━━━━━ EXTRACT PROVIDED

Patient safety in Marginalised Groups: A Narrative Scoping Review
Problem
Improving patient safety is at the forefront of healthcare policy and practice across the globe. Achieving equitable patient safety improvement however may be especially challenging in patients from marginalised groups or people considered to be 'outside of mainstream society'. Marginalised groups experience severe health inequities as well as increased risk of experiencing patient safety incidents. To date however no evidence exists to identify and map out the literature in this area in order to understand 1) which marginalised patient groups have been studied in terms of patient safety research, 2) what the particular patient safety issues are for these groups, 3) what contributes to these safety issues arising and 4) to develop a ‘conceptual model’ to further understand these issues.
Approach
A scoping review was conducted. Systematic searches were performed across six electronic databases in June 2018. The time frame for searches of the respective databases was from inception to June 2018 and limited to studies in the English language. No grey literature was included. Data was extracted,charted and coded.

━━━━━━━━━━
━━━━━ DATA FOR REVIEW

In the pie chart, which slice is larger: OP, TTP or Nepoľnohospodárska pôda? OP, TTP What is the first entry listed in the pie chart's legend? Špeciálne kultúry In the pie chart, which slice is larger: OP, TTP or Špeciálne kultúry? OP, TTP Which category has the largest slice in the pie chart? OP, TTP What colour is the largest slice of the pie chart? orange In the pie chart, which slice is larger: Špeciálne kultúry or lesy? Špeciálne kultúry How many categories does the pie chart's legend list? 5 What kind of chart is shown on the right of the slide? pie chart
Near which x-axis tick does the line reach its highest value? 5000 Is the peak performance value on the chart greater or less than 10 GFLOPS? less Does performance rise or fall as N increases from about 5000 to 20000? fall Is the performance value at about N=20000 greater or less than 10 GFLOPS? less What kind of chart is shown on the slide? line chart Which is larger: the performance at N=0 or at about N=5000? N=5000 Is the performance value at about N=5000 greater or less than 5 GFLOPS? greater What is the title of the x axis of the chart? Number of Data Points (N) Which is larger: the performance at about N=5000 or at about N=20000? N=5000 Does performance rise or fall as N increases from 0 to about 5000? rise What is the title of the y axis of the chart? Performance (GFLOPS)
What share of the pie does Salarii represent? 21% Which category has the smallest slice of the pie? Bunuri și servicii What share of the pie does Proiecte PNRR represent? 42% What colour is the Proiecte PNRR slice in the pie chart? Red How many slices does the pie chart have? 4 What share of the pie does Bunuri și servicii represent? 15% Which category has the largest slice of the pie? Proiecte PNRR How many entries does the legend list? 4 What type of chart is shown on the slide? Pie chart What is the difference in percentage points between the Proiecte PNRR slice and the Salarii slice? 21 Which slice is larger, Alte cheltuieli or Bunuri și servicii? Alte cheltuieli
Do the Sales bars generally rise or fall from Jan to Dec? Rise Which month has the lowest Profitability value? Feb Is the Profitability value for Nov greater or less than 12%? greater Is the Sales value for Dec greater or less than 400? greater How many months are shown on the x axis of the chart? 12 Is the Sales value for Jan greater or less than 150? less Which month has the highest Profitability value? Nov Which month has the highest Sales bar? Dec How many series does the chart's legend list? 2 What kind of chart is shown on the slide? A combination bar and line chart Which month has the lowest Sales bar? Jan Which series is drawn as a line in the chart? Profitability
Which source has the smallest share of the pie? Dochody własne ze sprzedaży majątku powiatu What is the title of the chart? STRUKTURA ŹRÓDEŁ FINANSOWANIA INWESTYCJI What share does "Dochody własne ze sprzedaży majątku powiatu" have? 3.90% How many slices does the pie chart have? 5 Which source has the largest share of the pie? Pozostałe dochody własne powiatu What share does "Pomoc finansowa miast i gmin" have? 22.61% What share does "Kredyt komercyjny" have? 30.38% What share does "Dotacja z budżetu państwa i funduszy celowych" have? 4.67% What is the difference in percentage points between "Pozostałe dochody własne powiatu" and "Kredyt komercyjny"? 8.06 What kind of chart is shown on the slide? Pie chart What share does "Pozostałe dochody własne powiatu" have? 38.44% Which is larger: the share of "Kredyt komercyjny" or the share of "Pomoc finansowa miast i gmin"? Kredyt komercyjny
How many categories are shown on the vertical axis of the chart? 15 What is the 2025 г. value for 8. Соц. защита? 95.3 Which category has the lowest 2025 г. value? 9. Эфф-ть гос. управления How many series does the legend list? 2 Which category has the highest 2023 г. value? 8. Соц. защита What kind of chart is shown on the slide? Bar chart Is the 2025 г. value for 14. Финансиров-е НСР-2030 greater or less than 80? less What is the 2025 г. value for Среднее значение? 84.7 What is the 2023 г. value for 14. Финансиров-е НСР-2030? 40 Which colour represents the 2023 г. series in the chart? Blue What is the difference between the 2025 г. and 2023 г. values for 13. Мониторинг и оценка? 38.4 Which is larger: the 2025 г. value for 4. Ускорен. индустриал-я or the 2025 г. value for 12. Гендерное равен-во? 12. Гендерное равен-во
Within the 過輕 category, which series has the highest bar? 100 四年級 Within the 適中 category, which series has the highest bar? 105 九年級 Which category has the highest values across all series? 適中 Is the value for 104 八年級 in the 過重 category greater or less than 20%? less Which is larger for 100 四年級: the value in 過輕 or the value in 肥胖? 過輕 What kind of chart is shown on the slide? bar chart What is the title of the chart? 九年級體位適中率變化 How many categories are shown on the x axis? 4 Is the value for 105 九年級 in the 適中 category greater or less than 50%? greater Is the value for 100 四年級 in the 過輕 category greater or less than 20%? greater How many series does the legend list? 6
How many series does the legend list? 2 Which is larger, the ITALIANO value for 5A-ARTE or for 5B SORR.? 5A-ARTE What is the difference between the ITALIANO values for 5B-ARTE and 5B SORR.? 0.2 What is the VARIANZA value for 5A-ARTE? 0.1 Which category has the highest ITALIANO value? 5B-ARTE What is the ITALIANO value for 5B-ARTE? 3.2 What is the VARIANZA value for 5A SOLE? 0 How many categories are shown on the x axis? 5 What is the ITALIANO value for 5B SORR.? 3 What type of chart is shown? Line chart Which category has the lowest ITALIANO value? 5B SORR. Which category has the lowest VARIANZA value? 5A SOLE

━━━━━━━━━━

■ PROBLEM TO SOLVE
Print the entire abstract on patient safety in marginalised groups, word for word. The entries were taken from a separate source.

■ SOLUTION TO THIS TASK
Patient safety in Marginalised Groups: A Narrative Scoping Review
Problem
Improving patient safety is at the forefront of healthcare policy and practice across the globe. Achieving equitable patient safety improvement however may be especially challenging in patients from marginalised groups or people considered to be 'outside of mainstream society'. Marginalised groups experience severe health inequities as well as increased risk of experiencing patient safety incidents. To date however no evidence exists to identify and map out the literature in this area in order to understand 1) which marginalised patient groups have been studied in terms of patient safety research, 2) what the particular patient safety issues are for these groups, 3) what contributes to these safety issues arising and 4) to develop a ‘conceptual model’ to further understand these issues.
Approach
A scoping review was conducted. Systematic searches were performed across six electronic databases in June 2018. The time frame for searches of the respective databases was from inception to June 2018 and limited to studies in the English language. No grey literature was included. Data was extracted,charted and coded.